What is being asked: Return each line of the listing below, unchanged, and omit the images.

** Start of Information provided **

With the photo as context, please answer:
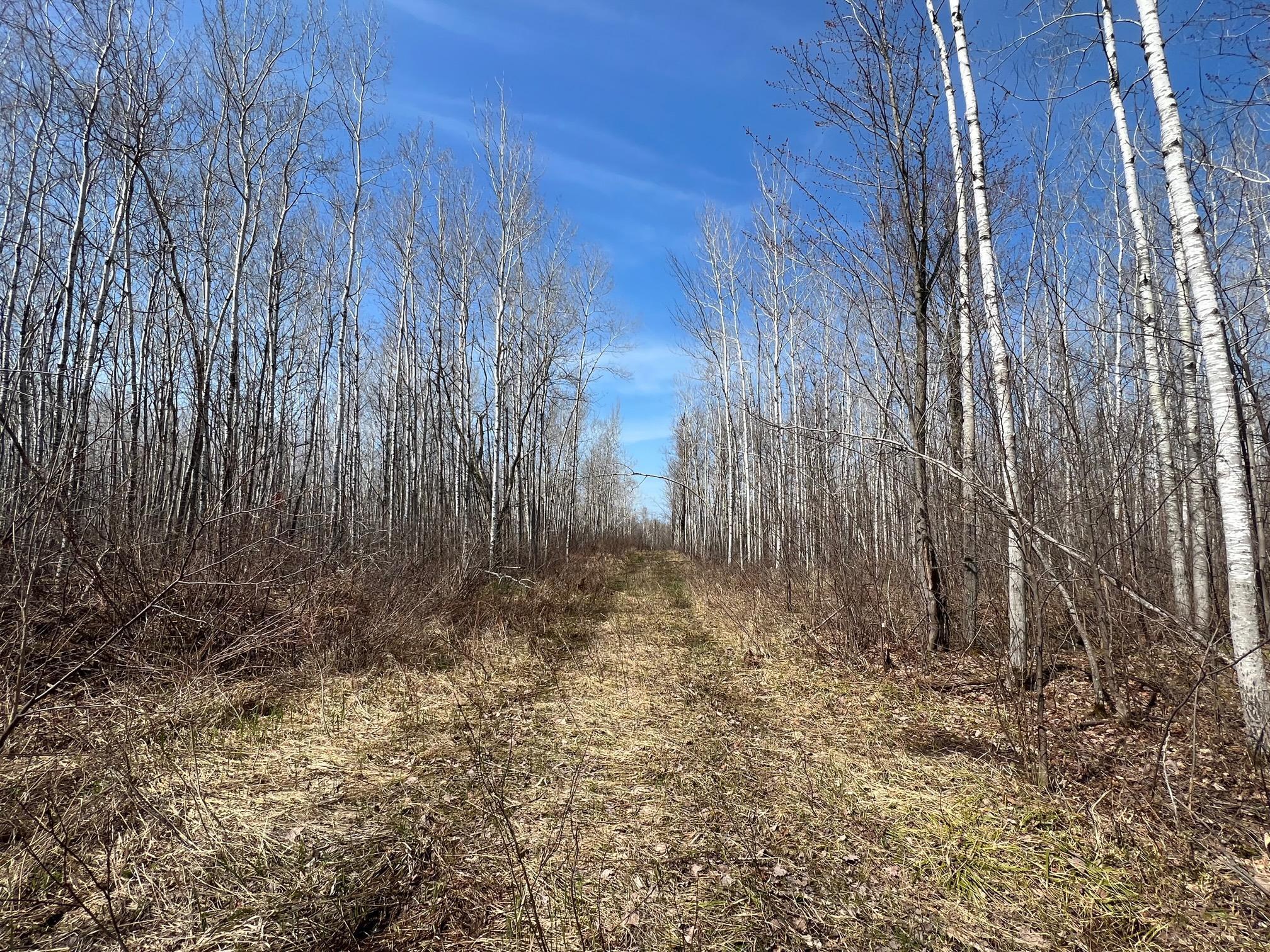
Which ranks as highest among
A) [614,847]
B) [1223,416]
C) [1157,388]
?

** End of Information provided **

In response:
With the photo as context, please answer:
Which ranks as highest among
A) [614,847]
B) [1223,416]
C) [1157,388]
?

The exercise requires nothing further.